International Association
for Cryptologic Research

Interactive Oracle Proofs (IOPs) allow a probabilistic verifier interacting with a prover to verify the validity of an NP statement while reading only few bits from the prover messages. IOPs generalize standard Probabilistically-Checkable Proofs (PCPs) to the interactive setting, and in the few years since their introduction have already exhibited major improvements in main parameters of interest (such as the proof length and prover and verifier running times), which in turn led to significant improvements in constructions of succinct arguments. {\em Zero-Knowledge} (ZK) IOPs additionally guarantee that the view of any query-bounded (possibly malicious) verifier can be efficiently simulated. ZK-IOPs are the main building block of succinct {\em ZK} arguments which use the underlying cryptographic object (e.g., a collision-resistant hash function) {\em as a black box}. In this work, we construct the first {\em ZK-IOPs approaching the witness length} for a natural NP problem. More specifically, we design constant-query and constant-round IOPs for 3SAT in which the total communication is $(1+\gamma)m$, where $m$ is the number of variables and $\gamma>0$ is an arbitrarily small constant, and ZK holds against verifiers querying $m^\beta$ bits from the prover's messages, for a constant $\beta>0$. This gives a ZK variant of a recent result of Ron-Zewi and Rothblum (FOCS `20), who construct (non-ZK) IOPs approaching the witness length for a large class of NP languages.
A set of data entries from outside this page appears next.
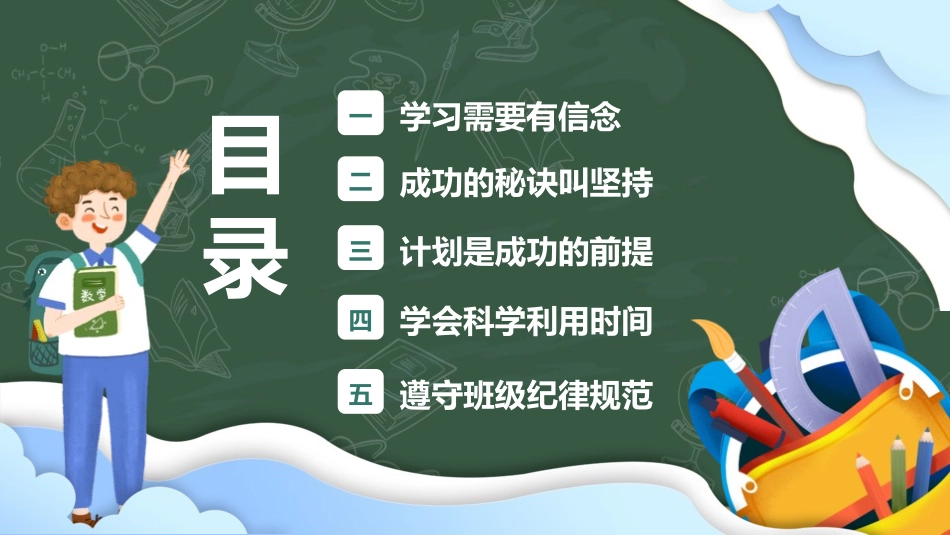 目录

一 学习需要有信念

二 成功的秘诀叫坚持

三 计划是成功的前提

四 学会科学利用时间

五 遵守班级纪律规范

数学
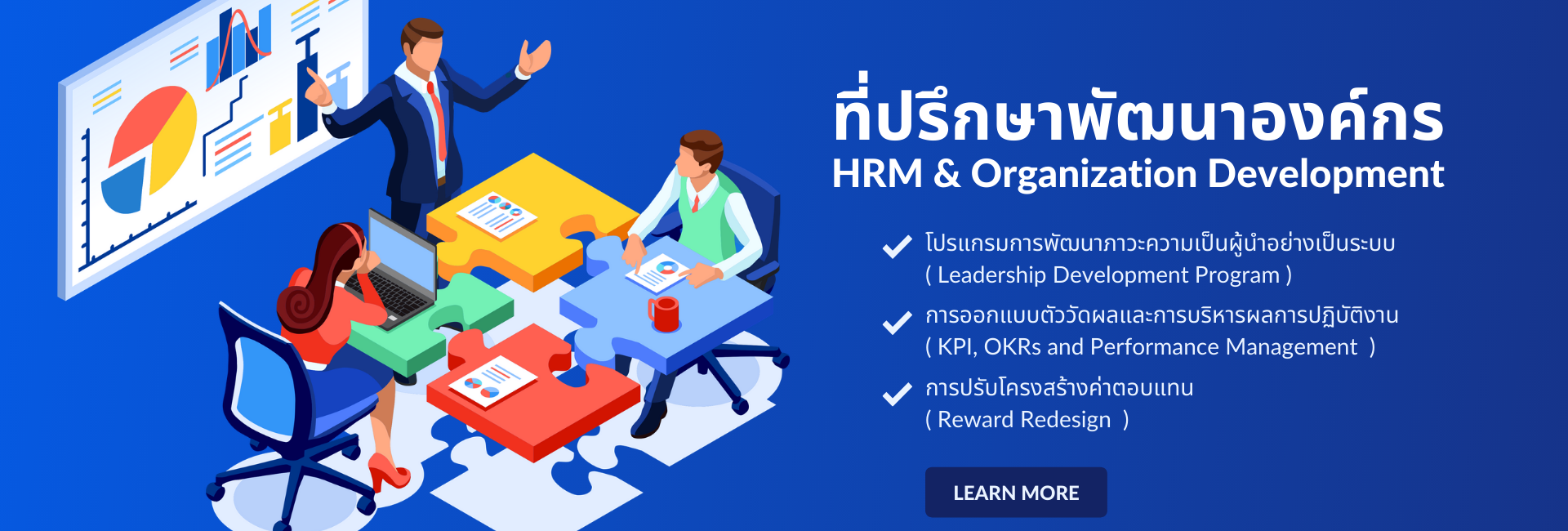 ที่ปรึกษาพัฒนาองค์กร
HRM & Organization Development

โปรแกรมการพัฒนาภาวะความเป็นผู้นำอย่างเป็นระบบ
( Leadership Development Program )

การออกแบบตัววัดผลและการบริหารผลการปฏิบัติงาน
( KPI, OKRs and Performance Management )

การปรับโครงสร้างค่าตอบแทน
( Reward Redesign )

LEARN MORE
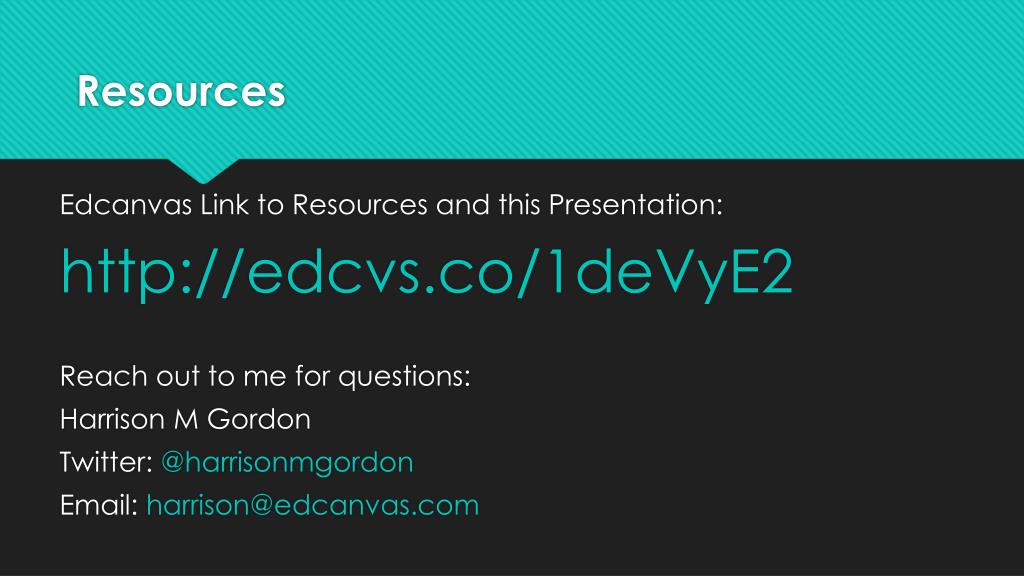 Resources

Edcanvas Link to Resources and this Presentation:

http://edcvs.co/1deVyE2

Reach out to me for questions:
Harrison M Gordon
Twitter: @harrisonmgordon
Email: harrison@edcanvas.com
Previous constructions of {\em ZK}-IOPs incurred an (unspecified) large constant multiplicative overhead in the proof length, even when restricting to ZK against the {\em honest} verifier. We obtain our ZK-IOPs by improving the two main building blocks underlying most ZK-IOP constructions, namely ZK codes and ZK-IOPs for sumcheck. More specifically, we give the first ZK-IOPs for sumcheck that achieve both {\em sublinear} communication for sumchecking a {\em general} tensor code, and a ZK guarantee. We also show a strong ZK preservation property for tensors of ZK codes, which extends a recent result of Bootle, Chiesa, and Liu (EC `22). Given the central role of these objects in designing ZK-IOPs, these results might be of independent interest.